▶ **Source document**
★ ★ ★ ★ ★
Issue/1127: kv replica when tp_size > num_kv_heads (#1128)

qinyiqun · web-flow · commit 4e53d3fbd035 · 2026-04-08T16:23:57.000+08:00
diff --git a/include/infinicore/nn/parameter.hpp b/include/infinicore/nn/parameter.hpp
@@ -10,23 +10,28 @@ class Parameter : public Tensor {
     Parameter(const Tensor &tensor,
               Size tp_dim = 0,
               Size tp_rank = 0,
-              Size tp_size = 1);
+              Size tp_size = 1,
+              Size num_shards = 0);
 
     Parameter(const Shape &shape,
               const DataType &dtype,
               const Device &device,
               Size tp_dim = 0,
               Size tp_rank = 0,
-              Size tp_size = 1);
+              Size tp_size = 1,
+              Size num_shards = 0);
+
+    Parameter(const Parameter &other);
 
     void load_blob(const void *data);
 
     void load(const Tensor &tensor);
 
 protected:
     // Tensor parallel configs
-    Size tp_dim_;  // dimension partitioned
-    Size tp_rank_; // rank of this partition among tp group
-    Size tp_size_; // total number of partitions
+    Size tp_dim_;         // dimension partitioned
+    Size tp_rank_;        // rank of this partition among tp group
+    Size tp_size_;        // total number of partitions
+    Size num_shards_ = 0; // number of logical shards, used when tp_size > num_kv_head
 };
 } // namespace infinicore::nn
diff --git a/src/infinicore/nn/parameter.cc b/src/infinicore/nn/parameter.cc
@@ -10,21 +10,22 @@ Parameter::Parameter()
★ ★ ★ ★ ★
▶ **Dataset entries**
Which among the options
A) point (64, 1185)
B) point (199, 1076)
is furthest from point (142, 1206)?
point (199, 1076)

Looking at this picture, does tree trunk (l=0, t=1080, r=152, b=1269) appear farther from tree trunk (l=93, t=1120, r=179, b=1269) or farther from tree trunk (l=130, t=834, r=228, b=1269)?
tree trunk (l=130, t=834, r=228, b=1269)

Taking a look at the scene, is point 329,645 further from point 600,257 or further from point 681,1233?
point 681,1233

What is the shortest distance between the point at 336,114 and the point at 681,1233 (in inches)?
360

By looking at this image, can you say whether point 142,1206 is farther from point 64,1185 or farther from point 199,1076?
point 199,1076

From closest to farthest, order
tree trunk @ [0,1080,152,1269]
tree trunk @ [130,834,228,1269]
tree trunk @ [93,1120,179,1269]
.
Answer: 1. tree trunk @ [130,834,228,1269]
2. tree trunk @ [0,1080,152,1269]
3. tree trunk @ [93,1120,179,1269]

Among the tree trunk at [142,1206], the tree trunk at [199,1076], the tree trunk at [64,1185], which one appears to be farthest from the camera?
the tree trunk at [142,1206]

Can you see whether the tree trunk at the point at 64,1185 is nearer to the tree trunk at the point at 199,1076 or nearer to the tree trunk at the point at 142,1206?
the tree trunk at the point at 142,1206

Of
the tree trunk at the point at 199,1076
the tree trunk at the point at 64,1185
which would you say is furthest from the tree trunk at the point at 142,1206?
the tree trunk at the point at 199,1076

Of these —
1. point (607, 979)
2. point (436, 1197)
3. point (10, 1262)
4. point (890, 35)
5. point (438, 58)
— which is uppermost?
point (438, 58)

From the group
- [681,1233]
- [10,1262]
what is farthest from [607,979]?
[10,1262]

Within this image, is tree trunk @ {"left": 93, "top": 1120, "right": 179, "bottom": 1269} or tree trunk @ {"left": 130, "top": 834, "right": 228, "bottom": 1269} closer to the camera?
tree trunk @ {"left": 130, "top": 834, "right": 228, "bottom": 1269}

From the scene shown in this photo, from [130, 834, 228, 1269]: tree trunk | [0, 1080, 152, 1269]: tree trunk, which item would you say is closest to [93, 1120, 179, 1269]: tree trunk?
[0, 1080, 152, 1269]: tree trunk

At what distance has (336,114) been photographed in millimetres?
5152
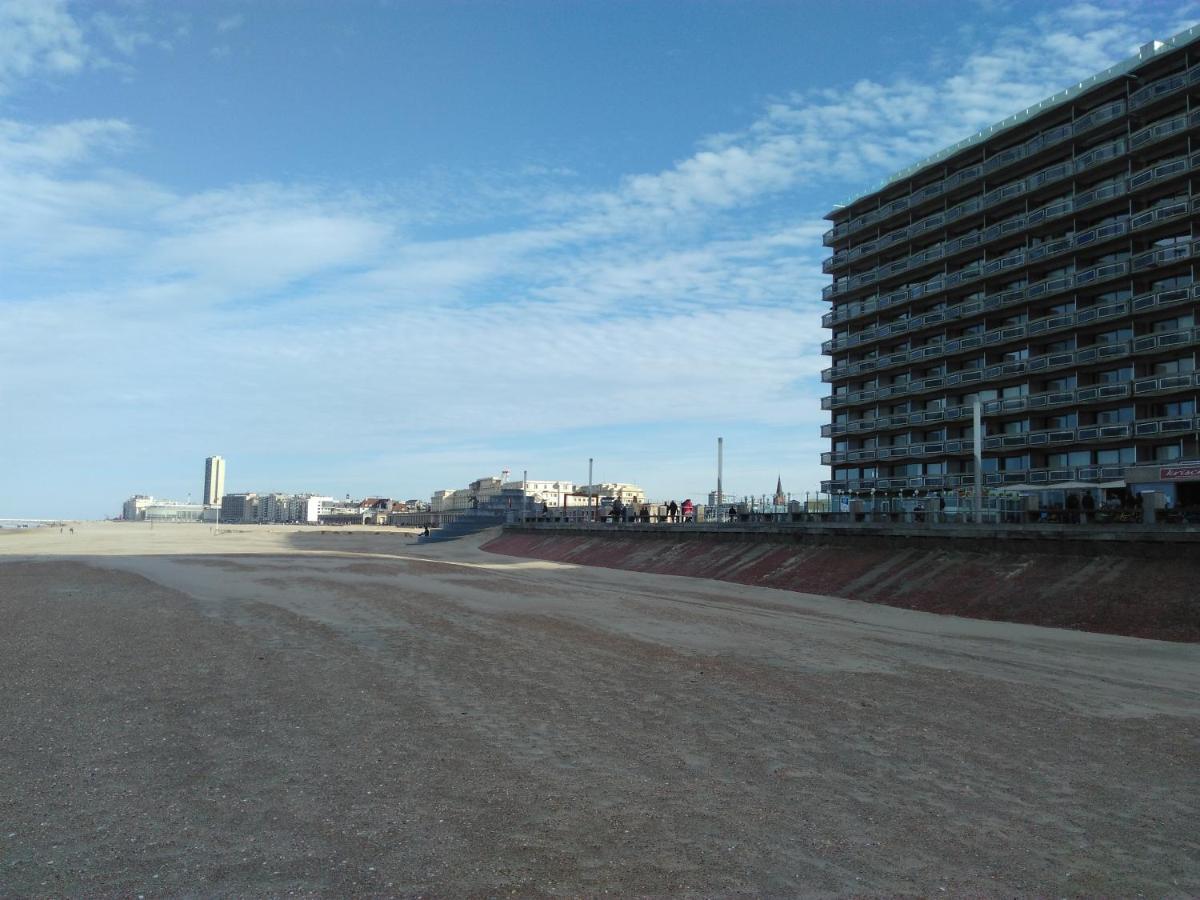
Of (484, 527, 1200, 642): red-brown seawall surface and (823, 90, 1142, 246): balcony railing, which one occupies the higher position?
(823, 90, 1142, 246): balcony railing

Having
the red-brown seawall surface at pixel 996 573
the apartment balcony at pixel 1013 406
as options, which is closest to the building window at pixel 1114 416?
the apartment balcony at pixel 1013 406

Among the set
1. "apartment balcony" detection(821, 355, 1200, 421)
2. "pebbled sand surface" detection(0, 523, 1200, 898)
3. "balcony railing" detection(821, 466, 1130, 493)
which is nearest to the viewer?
"pebbled sand surface" detection(0, 523, 1200, 898)

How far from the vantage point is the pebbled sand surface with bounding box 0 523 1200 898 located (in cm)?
620

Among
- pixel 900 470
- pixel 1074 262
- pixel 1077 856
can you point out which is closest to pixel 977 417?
pixel 1074 262

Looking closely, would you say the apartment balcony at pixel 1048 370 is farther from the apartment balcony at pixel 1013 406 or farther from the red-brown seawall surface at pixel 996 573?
the red-brown seawall surface at pixel 996 573

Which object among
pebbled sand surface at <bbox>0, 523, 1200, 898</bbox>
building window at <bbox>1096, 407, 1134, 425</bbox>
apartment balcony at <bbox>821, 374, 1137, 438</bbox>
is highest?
apartment balcony at <bbox>821, 374, 1137, 438</bbox>

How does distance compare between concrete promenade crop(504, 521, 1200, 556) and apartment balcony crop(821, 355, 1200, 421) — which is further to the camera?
apartment balcony crop(821, 355, 1200, 421)

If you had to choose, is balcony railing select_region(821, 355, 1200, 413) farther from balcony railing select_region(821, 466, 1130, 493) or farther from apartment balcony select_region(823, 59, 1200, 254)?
apartment balcony select_region(823, 59, 1200, 254)

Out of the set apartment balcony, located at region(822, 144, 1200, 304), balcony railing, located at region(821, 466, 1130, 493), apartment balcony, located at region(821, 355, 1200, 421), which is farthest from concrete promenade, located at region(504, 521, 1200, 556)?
apartment balcony, located at region(822, 144, 1200, 304)

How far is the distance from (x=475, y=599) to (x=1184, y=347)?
46.0 m

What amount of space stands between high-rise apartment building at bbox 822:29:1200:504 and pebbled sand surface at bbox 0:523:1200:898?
3163 centimetres

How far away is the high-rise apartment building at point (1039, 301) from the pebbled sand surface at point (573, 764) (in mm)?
31634

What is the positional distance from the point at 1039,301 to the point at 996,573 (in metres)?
35.1

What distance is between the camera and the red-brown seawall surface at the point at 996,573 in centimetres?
2501
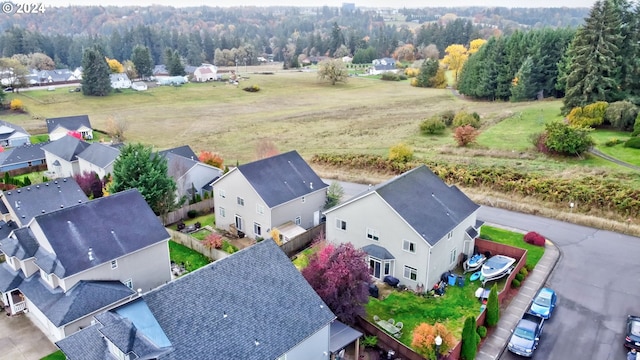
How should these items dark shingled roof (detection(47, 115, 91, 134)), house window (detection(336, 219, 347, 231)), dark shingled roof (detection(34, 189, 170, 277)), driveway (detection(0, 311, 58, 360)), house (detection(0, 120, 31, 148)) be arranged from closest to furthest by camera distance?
driveway (detection(0, 311, 58, 360))
dark shingled roof (detection(34, 189, 170, 277))
house window (detection(336, 219, 347, 231))
house (detection(0, 120, 31, 148))
dark shingled roof (detection(47, 115, 91, 134))

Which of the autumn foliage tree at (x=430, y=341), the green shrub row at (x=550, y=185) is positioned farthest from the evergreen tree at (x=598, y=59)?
the autumn foliage tree at (x=430, y=341)

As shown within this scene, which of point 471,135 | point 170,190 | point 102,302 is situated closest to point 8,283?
point 102,302

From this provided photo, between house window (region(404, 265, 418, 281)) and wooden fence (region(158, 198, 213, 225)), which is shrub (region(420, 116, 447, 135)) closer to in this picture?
wooden fence (region(158, 198, 213, 225))

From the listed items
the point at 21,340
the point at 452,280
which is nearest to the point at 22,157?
the point at 21,340

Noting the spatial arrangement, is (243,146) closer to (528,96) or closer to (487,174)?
(487,174)

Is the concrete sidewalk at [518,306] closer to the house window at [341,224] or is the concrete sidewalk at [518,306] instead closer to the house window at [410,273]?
the house window at [410,273]

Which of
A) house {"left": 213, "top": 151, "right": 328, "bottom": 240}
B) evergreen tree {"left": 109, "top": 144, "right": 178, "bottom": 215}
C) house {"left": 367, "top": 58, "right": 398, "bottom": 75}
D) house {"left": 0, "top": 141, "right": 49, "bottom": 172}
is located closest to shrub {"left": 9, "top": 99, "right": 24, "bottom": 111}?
house {"left": 0, "top": 141, "right": 49, "bottom": 172}
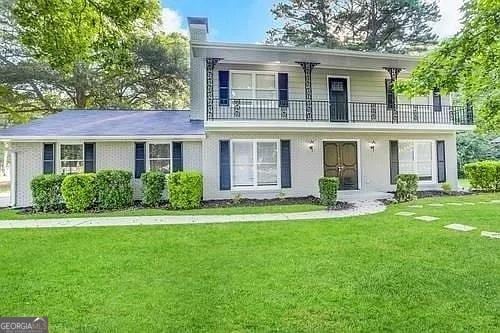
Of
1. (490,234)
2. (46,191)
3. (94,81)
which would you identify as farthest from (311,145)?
(94,81)

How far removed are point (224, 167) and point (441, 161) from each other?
9.31 m

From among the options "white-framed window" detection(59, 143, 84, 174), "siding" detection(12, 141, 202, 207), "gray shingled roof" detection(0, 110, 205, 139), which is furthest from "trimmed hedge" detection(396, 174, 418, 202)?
"white-framed window" detection(59, 143, 84, 174)

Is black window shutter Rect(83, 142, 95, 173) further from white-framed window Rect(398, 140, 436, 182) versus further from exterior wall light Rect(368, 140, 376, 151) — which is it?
white-framed window Rect(398, 140, 436, 182)

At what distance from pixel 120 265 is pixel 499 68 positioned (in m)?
6.21

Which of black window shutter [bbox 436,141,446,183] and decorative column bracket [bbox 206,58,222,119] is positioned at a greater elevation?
decorative column bracket [bbox 206,58,222,119]

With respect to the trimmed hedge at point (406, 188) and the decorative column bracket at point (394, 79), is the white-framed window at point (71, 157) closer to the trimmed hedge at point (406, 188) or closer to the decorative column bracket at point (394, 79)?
the trimmed hedge at point (406, 188)

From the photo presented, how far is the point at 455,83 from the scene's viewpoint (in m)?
5.29

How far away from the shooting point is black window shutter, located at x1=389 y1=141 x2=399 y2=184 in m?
15.7

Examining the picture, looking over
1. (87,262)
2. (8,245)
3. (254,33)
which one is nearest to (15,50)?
(254,33)

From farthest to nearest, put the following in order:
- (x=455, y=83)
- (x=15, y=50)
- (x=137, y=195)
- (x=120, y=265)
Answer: (x=15, y=50) < (x=137, y=195) < (x=120, y=265) < (x=455, y=83)

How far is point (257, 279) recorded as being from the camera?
16.5ft

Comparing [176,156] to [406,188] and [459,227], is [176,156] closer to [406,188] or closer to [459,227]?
[406,188]

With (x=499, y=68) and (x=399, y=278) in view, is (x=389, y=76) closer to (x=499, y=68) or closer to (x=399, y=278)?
(x=499, y=68)

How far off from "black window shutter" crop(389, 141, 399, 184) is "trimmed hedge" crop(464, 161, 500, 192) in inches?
130
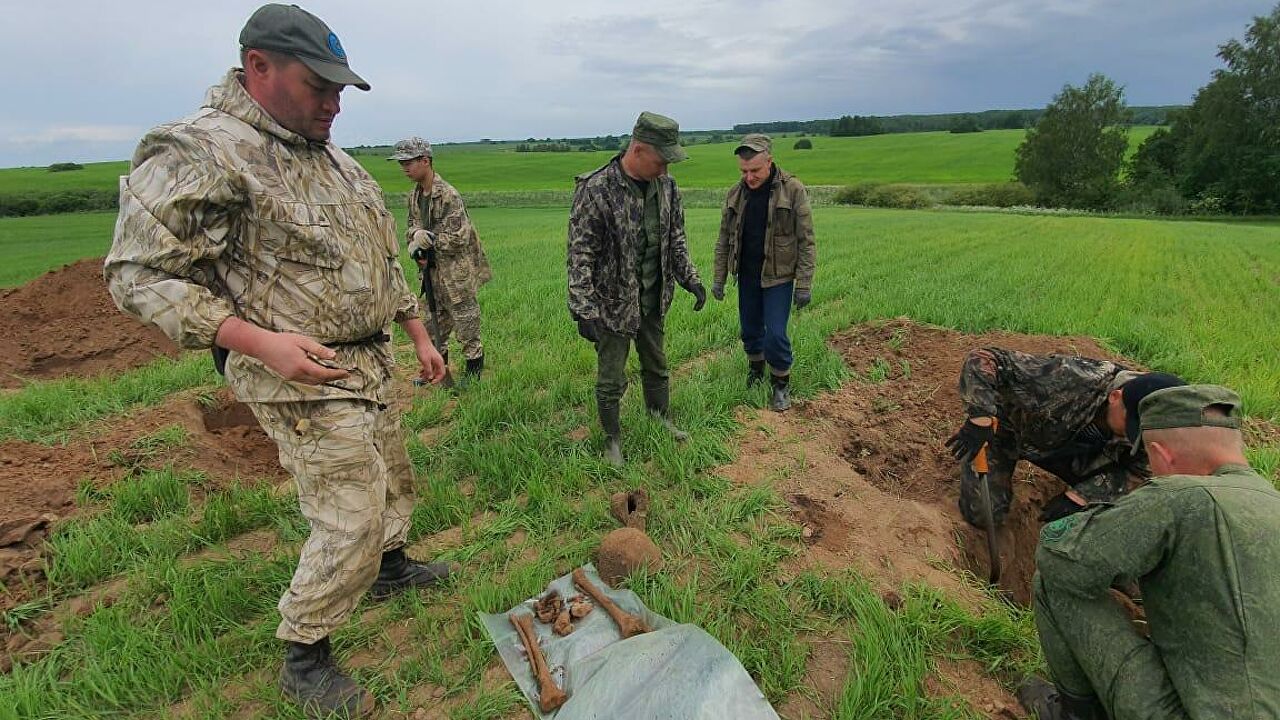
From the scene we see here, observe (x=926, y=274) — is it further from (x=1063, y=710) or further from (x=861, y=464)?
(x=1063, y=710)

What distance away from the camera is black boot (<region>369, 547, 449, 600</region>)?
266cm

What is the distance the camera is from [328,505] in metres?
2.08

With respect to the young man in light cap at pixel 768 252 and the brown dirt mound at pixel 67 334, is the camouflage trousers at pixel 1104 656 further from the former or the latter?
the brown dirt mound at pixel 67 334

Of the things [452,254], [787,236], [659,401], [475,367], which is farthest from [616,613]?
[452,254]

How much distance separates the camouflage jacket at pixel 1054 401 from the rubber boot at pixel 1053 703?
135cm

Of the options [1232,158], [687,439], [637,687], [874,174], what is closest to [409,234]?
[687,439]

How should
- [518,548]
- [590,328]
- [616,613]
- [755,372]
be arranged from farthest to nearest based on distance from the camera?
[755,372] < [590,328] < [518,548] < [616,613]

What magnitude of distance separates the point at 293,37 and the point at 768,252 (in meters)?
3.36

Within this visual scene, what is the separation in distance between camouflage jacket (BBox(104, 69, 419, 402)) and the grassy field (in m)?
43.2

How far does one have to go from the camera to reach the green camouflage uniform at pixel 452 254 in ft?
17.4

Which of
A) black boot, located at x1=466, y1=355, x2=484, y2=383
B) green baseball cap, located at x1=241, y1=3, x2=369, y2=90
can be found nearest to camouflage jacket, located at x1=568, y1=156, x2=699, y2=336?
green baseball cap, located at x1=241, y1=3, x2=369, y2=90

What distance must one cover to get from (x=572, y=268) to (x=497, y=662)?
2106 mm

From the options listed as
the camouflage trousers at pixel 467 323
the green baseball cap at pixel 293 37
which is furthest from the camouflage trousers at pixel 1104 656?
the camouflage trousers at pixel 467 323

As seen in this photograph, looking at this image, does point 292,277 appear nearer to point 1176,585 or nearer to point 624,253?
point 624,253
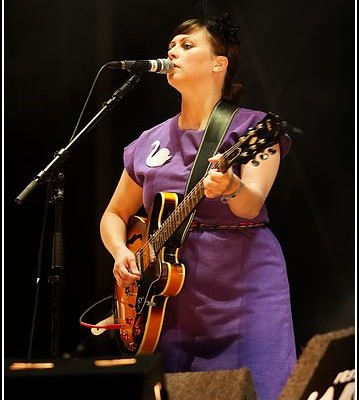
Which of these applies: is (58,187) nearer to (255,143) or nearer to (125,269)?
(125,269)

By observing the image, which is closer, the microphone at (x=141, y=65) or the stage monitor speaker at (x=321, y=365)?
the stage monitor speaker at (x=321, y=365)

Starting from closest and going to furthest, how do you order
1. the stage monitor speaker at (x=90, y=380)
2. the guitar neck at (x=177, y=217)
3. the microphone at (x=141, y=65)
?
the stage monitor speaker at (x=90, y=380) → the guitar neck at (x=177, y=217) → the microphone at (x=141, y=65)

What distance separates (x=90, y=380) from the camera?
122cm

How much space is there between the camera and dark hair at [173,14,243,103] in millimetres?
2580

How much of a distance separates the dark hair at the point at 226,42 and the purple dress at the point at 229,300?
0.17 metres

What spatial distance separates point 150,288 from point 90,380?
1.17 m

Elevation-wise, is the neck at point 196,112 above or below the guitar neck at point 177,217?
above

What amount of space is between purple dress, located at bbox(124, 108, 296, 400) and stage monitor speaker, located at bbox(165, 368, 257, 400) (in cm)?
87

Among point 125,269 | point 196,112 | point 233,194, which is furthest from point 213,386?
point 196,112

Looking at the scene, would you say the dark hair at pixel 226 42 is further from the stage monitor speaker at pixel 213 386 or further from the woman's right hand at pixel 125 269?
the stage monitor speaker at pixel 213 386

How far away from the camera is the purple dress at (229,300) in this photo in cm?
237

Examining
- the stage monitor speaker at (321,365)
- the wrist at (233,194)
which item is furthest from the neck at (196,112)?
the stage monitor speaker at (321,365)

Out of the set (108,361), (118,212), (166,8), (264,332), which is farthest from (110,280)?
(108,361)

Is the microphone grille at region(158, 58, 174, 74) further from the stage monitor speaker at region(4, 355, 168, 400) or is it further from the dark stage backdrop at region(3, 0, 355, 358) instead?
the stage monitor speaker at region(4, 355, 168, 400)
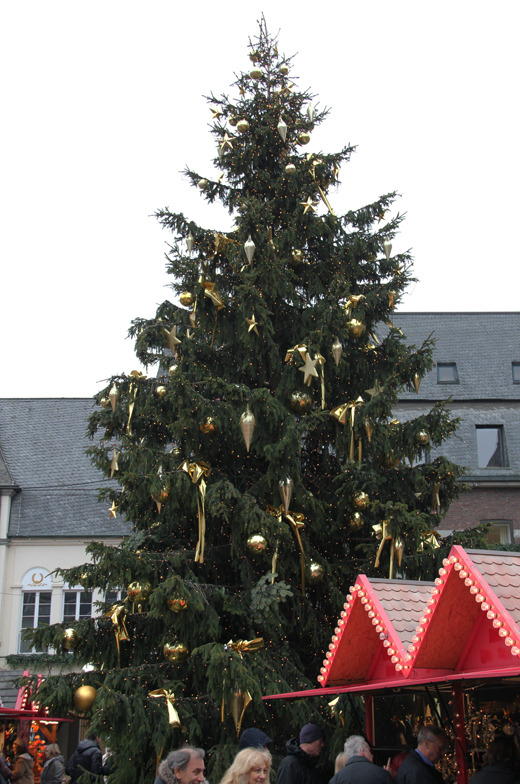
★ ★ ★ ★ ★
▶ **Objective**
Extend the commit diff for KV replication when tp_size exceeds num_kv_heads, starting after its last hunk header and writing the next lines of the parameter.cc changes.

▶ **Answer to the exercise**
     : Tensor() {
 }
 
-inline Shape get_partipion_shape_(const Shape &shape, Size tp_dim, Size tp_size) {
+inline Shape get_partition_shape_(const Shape &shape, Size tp_dim, Size tp_size, Size num_shards) {
     if (tp_size <= 1) {
         return shape;
     }
     Shape part_shape = shape;
     if (tp_dim < shape.size()) {
-        if (shape[tp_dim] % tp_size != 0) {
-            throw std::runtime_error("Tensor dimension " + std::to_string(tp_dim) + " with size " + std::to_string(shape[tp_dim]) + " is not divisible by tensor parallel size " + std::to_string(tp_size) + ".");
+        Size partition_factor = (num_shards > 0) ? num_shards : tp_size;
+        if (shape[tp_dim] % partition_factor != 0) {
+            throw std::runtime_error("Tensor dimension " + std::to_string(tp_dim) + " with size " + std::to_string(shape[tp_dim]) + " is not divisible by " + (num_shards > 0 ? "num_shards " : "tp_size ") + std::to_string(partition_factor) + ".");
         }
-        part_shape[tp_dim] = shape[tp_dim] / tp_size;
+        part_shape[tp_dim] = shape[tp_dim] / partition_factor;
     }
     return part_shape;
 }
 
-Parameter::Parameter(const Tensor &tensor, Size tp_dim, Size tp_rank, Size tp_size) : Tensor(tensor), tp_dim_(tp_dim), tp_rank_(tp_rank), tp_size_(tp_size) {
+Parameter::Parameter(const Tensor &tensor, Size tp_dim, Size tp_rank, Size tp_size, Size num_shards) : Tensor(tensor), tp_dim_(tp_dim), tp_rank_(tp_rank), tp_size_(tp_size), num_shards_(num_shards) {
     if (tp_rank_ >= tp_size_) {
         throw std::runtime_error("Tensor parallel rank " + std::to_string(tp_rank_) + " must be less than tensor parallel size " + std::to_string(tp_size_) + ".");
     }
@@ -36,10 +37,18 @@ Parameter::Parameter(
     const Device &device,
     Size tp_dim,
     Size tp_rank,
-    Size tp_size)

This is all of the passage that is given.